İnsan haklarının tarihine bakarsak zulüm ve ayrımcılık, tarım ve zenginliğin bulunmasıyla başlıyor. Zamanın bu noktasında birçok insan grubu zenginlerin daha zengin olması için zorla idare ediliyordu. Bu sistem devam etti ve endüstri çağında genişledi ve tabii bugün halihazırda her yere yayılmış durumda. Açıkçası zulüm zulümdür; tahakkümün altında acı çeken her birey, bu işkenceci sistemin kurbanıdır ve bireylerin ya da grupların acılarını karşılaştırmaya gerek yok. Böyle demekle birlikte bu süreç boyunca çocuklar hemen her zaman haklarından mahrum bırakıldılar ve bu gün bile insandan aşağı görülüyorlar. Bana inanmıyorsanız herhangi bir kıtada herhangi bir çocuğun tuvalete gitmek için izin istemek zorunda olması, kendi varlıklarını biriktirmesine izin verilmemesi ya da onu etkileyen konularda karar verememesi gibi durumlara bakabilirsiniz. Ve tabii ki çocukluk herkesin yaşamının bir parçası olduğu için bugüne kadar sürmüş olan en kapsayıcı ve en uzun tahakküm biçimi.
Çocuklara ne yapacaklarını söylemeye başladığımızda onlara disiplini ve otoriteye itaat etmeyi öğrettiğimizi kabul etmeye başlamalıyız. Çocukların kendileri için önemli olan şeyler konusunda her gün kendi kararlarını verebilmeleri gerektiğini kabul etmeye başlamalıyız. Bunun anlamı ebeveynlerin, çocukların suda ve çamurda oynamak istediklerinde kirlenmelerine izin vermesidir. Bunun anlamı kendi yatma zamanlarını belirlemelerine izin vermek ve oyuncaklarını kimlerle paylaşmak istediklerini seçebilmeleri ya da mülkiyetlerini (mülkiyetimiz olacaksa tabi, ama bu başka bir gün yapılacak başka bir tartışma!). Bunun anlamı çocukların bir okul dersine gidip gitmemeyi seçmesine izin vermektir.

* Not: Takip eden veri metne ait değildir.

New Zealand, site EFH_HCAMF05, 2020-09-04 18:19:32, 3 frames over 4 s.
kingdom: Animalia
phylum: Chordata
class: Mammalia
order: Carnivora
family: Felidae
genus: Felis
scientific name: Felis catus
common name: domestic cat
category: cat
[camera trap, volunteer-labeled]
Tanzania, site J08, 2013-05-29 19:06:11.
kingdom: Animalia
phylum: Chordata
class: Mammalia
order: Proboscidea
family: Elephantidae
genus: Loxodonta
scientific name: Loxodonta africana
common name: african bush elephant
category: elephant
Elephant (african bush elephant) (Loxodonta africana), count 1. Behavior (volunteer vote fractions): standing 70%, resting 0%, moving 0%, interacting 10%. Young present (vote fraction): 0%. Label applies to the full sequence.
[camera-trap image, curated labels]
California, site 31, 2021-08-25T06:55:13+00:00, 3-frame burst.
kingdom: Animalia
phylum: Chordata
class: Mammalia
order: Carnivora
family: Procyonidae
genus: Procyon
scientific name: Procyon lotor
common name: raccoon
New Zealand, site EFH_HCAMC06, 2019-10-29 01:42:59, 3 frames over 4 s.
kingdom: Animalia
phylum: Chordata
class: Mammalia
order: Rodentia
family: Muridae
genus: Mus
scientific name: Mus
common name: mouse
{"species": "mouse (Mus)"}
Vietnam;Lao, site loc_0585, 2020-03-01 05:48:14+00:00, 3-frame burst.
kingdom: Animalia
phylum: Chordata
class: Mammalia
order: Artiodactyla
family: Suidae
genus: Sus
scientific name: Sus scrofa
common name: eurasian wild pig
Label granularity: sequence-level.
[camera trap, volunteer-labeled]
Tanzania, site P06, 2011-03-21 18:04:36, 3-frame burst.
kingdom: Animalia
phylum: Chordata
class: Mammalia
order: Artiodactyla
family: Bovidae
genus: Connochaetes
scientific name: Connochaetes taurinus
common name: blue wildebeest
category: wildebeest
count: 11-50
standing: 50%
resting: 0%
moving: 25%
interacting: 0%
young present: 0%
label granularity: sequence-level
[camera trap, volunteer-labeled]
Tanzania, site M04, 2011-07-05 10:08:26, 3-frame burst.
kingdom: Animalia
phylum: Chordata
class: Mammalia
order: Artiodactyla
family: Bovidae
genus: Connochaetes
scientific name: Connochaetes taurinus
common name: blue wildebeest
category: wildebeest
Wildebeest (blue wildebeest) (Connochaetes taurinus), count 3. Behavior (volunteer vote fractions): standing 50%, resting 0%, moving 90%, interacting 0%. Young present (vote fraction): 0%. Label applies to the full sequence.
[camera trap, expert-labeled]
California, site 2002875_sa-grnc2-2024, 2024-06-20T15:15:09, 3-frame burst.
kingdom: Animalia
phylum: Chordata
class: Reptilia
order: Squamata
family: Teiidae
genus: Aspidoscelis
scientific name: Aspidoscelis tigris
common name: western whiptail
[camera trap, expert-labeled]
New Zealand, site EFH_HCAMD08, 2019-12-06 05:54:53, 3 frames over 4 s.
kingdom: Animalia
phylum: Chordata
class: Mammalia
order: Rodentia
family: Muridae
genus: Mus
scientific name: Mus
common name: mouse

Aslında çocuk haklarının “eğitim”den çok daha fazlası olduğu açık. Çocukların katılımı sorunu hiç tartışılmıyor. Bu konuda ne yapabiliriz?
Eğitim çocukların yaşamının sadece bir parçası ve bu yüzden onların hak mücadelelerinin sadece bir parçası. Yaşamlarının büyük bir parçası oluyor çünkü toplum her gün çocukları okullara kapatıyor (“eğitiyor” yerine “okullara kapatıyor” demek istiyorum). Ve tabii çocukların özgürlüklerini kazanmalarına yardım etmenin önemli bir parçası. Ama başlayabileceğimiz tek yol bu değil. İlla eğitim reformuyla başlamak zorunda değiliz, ama bir noktada kesinlikle ele alınması gerekiyor.
Türkiye’deki eğitim kanunlarından anladığım kadarıyla buradan işe başlamak iyi bir seçim değil çünkü sistemi değiştirmek için gereken kavga şu an için çok büyük. Bunun yerine, çok daha az denetleme ve çok daha fazla etki alanı olan, çocukların okul dışı zamanlarıyla başlamayı öneriyorum. Kısaca açıklayayım:
Kendi çocuklarım tüm yaşamları boyunca Öz Yönelimli Eğitim ortamında bulundular. O zaman boyunca birçok insanın çocuklarıma ve bir ebeveyn olarak bana çok eleştirel baktıklarını gözlemledim. Sonra öz yönelimle aynı yöntemleri kullanan bir yaz kampı açtım ve aynı eleştirel ebeveynlerin çocuklarını benim programıma yazdırdığını görünce şaşırdım. Neden böyle olduğunu merak ettim ve hemen anladım ki ebeveynler (ve genel olarak toplum) öz yönelimli eğitimin çocuğun gelişimi için sağlıklı olduğunu ancak okul zamanı değil oyun zamanı olarak algıladığında kabul etmeye razı oluyor.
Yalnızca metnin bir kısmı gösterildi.